“Dertsiz düğün” denilen sünnet düğünü nü organize eden tek bir aile vardır. Diğer düğün
dillendirilmese de biraz “dertli ve acılıdır. İki bambaşka kültürden gelen ailenin bir araya gelip, hısım
olması çok kolay değildir.
En eskiden köy düğünlerinde, bahçeye kurulan kazanlarda, keşkek, çorba, et, pilav, hoşaf köyün ileri
gelen kadınlarınca pişirilir. “Uzaktan hoş gelen davulun sesi” kız evinin canını yakar. Çok küçük yaşta
evlendirilen kız çocuğu “ele karışırdı, derde karışılırdı” şimdikilerdeki takı töreninin yerinde “bu
halasından, bu kaynanasından diyerek atkı töreni vardı.” Açık havada bir ağaçtan, evin bir direğine
bağlanmış urgan ipin üzerine gelen hediyelik kumaşlar ve eşyalar asılır, tören bitince bir çarşafla
bohçalanır, damat evine taşınırdı. Gelin damat ortaya çıkınca takı töreninin yanında gelinin damat
üzerine para da takılırdı ilk çocukluk anılarım bunlar. Düğüne davetsiz simit gazoz satanlar gelirdi.
Davetiye yerine de “oku” diye adlandırılan şeker dağıtılır, düğün zamanı ağızdan söylenirdi. Yemekli
eğlenceli düğünler 3 gün sürer “gelin alma merasimi” ile biterdi.
Yarım yüzyıllık ömrümde hayatın her alanında ki değişiklikler gibi evlilik biçimleri de değişti. Kimi
kırda, kimi teknede, kimi kapalı düğün salonunda, kimi devletin nikah dairesinde, kimi sualtında, kimi
de uçan balonda evleniyor. Amaa yukarıda ki köy düğününde kurulduğu gibi mezara kadar evlilikler
yok.
Eskiden aileler müzakere eder, mutabık kalırlardı, sözlü sözsüz anlaşmalar kurulurdu ve aileler hısım-
akraba olurdu. Kendini akıllı zanneden insanoğlu pek çok defa saçmalar da çok seneler sonra pişman
olur bazen, işte böyle durumlarda, onayı alınmış geniş aile duruma müdahil olur, incir çekirdeğini
doldurmayacak kadar küçük sebeplerle aileler parçalanmaz ve çocuklar öksüz kalmazdı.
Eski törenlerle gelin edilen başka kapıya yollanan kız çocuğu, anne olduktan sonra söz sahibi olarak,
kaynana olduktan sonra “aile reisi” olarak geçmişin acısını çıkartırdı.

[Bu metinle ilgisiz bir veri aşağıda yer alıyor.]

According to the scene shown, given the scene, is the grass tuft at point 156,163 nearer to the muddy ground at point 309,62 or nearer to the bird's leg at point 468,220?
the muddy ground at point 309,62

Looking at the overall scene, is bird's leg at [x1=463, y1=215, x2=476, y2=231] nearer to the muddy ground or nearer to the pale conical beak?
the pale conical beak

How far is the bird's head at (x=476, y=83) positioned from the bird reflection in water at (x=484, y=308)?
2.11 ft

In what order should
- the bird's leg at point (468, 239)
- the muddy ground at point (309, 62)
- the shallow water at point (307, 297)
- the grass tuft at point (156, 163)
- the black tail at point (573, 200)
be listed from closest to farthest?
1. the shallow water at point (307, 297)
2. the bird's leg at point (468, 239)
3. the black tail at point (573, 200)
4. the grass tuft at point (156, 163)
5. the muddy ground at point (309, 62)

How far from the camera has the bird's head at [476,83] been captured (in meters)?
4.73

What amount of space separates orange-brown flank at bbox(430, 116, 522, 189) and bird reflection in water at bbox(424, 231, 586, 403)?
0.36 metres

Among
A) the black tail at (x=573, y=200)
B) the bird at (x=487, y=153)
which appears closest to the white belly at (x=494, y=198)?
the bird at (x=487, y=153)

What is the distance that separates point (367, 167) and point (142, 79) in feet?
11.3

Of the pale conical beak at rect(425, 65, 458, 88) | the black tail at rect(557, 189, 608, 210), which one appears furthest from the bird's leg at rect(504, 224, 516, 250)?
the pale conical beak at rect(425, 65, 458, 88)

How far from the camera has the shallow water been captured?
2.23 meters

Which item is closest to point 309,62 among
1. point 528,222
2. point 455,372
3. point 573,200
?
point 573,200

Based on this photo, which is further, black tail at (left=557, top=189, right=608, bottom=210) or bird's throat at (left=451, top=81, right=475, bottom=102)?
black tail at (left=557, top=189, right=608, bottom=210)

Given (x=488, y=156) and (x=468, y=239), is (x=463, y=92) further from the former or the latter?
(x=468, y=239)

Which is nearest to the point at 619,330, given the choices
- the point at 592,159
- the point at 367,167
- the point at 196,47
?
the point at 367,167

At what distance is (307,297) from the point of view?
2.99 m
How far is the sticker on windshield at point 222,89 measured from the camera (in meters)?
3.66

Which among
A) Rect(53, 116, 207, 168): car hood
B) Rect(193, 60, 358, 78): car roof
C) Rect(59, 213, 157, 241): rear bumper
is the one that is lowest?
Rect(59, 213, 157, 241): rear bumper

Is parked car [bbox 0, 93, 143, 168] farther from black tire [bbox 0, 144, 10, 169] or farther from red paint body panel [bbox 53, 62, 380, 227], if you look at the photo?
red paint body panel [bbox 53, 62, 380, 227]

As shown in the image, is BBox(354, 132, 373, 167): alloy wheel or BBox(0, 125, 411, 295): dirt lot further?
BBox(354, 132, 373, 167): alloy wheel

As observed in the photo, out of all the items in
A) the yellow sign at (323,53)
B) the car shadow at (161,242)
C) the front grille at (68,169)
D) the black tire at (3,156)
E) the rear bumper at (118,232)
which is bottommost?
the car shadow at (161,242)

Şimdi ise özgür, güçlü, çalışan cumhuriyet kızımız “hayat müşterektir” diyerek, her türlü masrafı
bölüşerek evlenir. Adları “ucuz gelin” olur.
Milyon yıldır oluşmuş evlenme kültürü, düğünler ve masraf paylaşımı da, son 50 yılda hızla değişime
uğradı ve dertli düğünlerdeki kavga oranı arttı.
Nişan ve evlilik hazırlıkları iyice bireyselleşip kültürden kopunca, yada kültürler arası büyük farklılıklar
sebebi ile kavgalar arttı. Gençlerin birbirini bulduğu durumlarda, ailelerin birbirlerini onaylamadıkları
hallerde ise gençlerin psikolojik yükü iyice arttı. Birbirlerini ikna etmeleri yanında, ailelerini de belli bir
noktada birleştirmeye çalışmaları onları yordu, ayrılma oranları arttı.
Eş terapilerinde görürüz ki kavganın başlangıcı düğüne özellikle gelinliğe dayanır. Sonra takılar sonra
düğün yapılan yerin seçimi ile devam eder,gider. Geniş aileleri bir araya getiren, ölümden önceki en
iyi sebep düğünlerin mutluluğu bir hiç uğruna feda edilir. Çözüm yine büyüklere düşüyor, gençlerde
“her şeyi sadece ben bilirim, ben şu okulu derece ile bitirdim” derlerse eğer yanılırlar.